New Prime Minister Liz Truss today announced plans to tackle the energy crisis. Bills will be capped at £2,400 for the next two years. But what does this mean for the economy? Economic expert Tony Syme gives his view.

Tony said: "It comes eight months since the French government imposed a price cap. Acting so early in the crisis and with the energy giant EDF under state control, the cost to the company is estimated to be £15bn this year. With today’s announcement, the cost to the UK government is estimated to be £130bn-£150bn. That’s quite a difference.

"How this will be paid will be set out in the Chancellor’s fiscal statement later month, but one thing is clear for now. It will be taxpayers who will fund this government borrowing, rather than the energy companies who are making record profits.

"Will it ease the cost-of-living crisis? No. Even with the one-off £400 discount, the typical household bill will rise from the current cap of £1,971 to £2,100 next month, before rising to £2,500 in January. The price cap was £1,277 in March.

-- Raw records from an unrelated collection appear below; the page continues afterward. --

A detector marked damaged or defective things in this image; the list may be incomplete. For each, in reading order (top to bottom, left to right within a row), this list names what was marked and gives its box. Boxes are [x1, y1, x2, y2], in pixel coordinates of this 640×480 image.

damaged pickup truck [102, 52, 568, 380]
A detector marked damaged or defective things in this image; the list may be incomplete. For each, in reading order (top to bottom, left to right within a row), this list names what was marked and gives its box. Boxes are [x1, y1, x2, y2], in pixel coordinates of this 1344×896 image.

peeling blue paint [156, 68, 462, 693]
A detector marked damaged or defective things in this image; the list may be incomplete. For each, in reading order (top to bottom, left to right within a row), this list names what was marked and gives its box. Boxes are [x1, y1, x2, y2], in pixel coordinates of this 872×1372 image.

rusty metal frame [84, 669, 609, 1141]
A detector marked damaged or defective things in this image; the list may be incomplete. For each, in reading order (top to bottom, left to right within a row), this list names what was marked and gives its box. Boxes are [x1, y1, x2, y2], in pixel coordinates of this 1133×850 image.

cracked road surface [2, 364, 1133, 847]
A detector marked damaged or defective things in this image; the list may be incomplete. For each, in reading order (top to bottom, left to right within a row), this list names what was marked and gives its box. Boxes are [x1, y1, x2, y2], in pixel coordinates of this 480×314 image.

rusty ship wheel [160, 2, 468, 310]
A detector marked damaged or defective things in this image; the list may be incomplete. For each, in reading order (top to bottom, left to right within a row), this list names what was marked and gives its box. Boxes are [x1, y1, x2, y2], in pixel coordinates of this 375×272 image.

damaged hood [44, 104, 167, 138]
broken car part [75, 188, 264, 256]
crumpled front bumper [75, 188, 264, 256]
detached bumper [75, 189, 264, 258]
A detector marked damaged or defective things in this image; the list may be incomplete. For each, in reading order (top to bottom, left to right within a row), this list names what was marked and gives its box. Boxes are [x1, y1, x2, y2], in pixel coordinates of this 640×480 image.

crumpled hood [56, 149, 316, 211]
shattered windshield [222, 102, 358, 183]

"The imposition of a price cap is very welcome, but far too late. Inflation has been allowed to rise unchecked and an autumn of strikes is looming as pay has failed to keep pace. The time for government borrowing had been when interest rates were so low. They are now rising while declining confidence in the UK economy has seen the pound fall to its lowest value since the 1980s. That is the price of previous inaction and we will all now pay the cost."